Governador mineiro, OAS e 2 empresas de consultoria são alvos


Diário do Poder

A Polícia Federal deflagrou na primeira hora da manhã desta sexta-feira (23) a 9ª da Operação Acrônimo, que investiga irregularidades envolvendo a eleição do atual governador de Minas Gerais, Fernando Pimentel (PT). Nesta fase, investiga-se o relacionamento de Pimentel com a empreiteira OAS. A operação mobiliza grande número de policiais sobretudo em Brasília, onde são cumpridos ao menos dois mandados. 


Fernando Pimentel e seu chefe da Casa Civil, Marco Antônio Teixeira, são alvos da Acrônimo.

Nesta 9ª fase, um dos principais alvos é o secretário-chefe da Casa Civil do governo mineiro, Marco Antônio Teixeira. Contra e seu sócio, Paulo Moura Ramos, atual presidente da Prodemge, foram expedidos mandados de condução coercitiva e de busca e apreensão.

Também são alvos pessoas ligadas às empresas de consultoria MOP e OPR, de Minas Gerais. Não há mandados de prisão.

A Operação Acrônimo começou com a prisão de um grupo de pessoas que desembarcava em Brasília, em um avião particular, logo após o término da campanha que elegeu Pimentel governador. Aparentemente, a PF "atirou no que viu e acertou no que não viu", como diz o adágio popular.

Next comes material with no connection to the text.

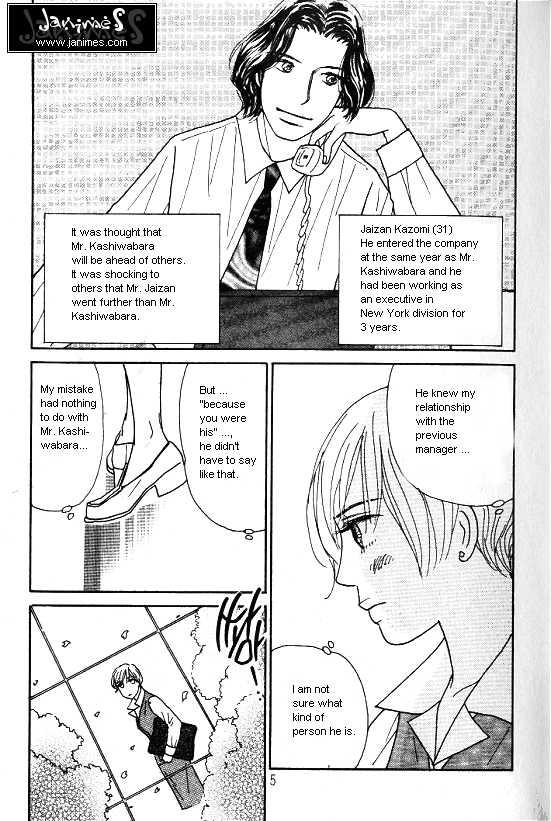 Kimi Kara no Resume 27 Page 3
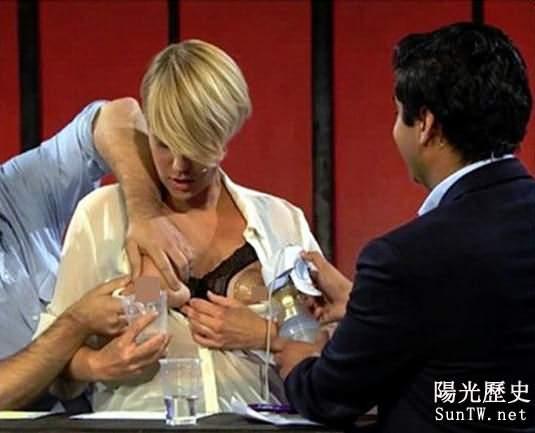 節目現場驚人一幕:女演員竟當眾擠奶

Um dos detidos naquele avião era Benedito Rordrigues de Oliveira Neto, o Bené, empresário do ramo gráfico conhecido por suas ligações aos governo Lula e Dilma, nos quais obteve contratos milionários. Bené já era conhecido também da crônica do poder politico petista, por atuar no financiamento na primeira campanha presidencial de Dilma Rousseff (PT), cujo comitê de campanha alugou às próprias expensas.

Bené foi solto, mas acabaria preso novamente em abril deste ano, quando decidiu fechar acordo de delação premiada com o Ministério Público Federal. Suas revelações deramum novo impulso à Operação Acrônimo.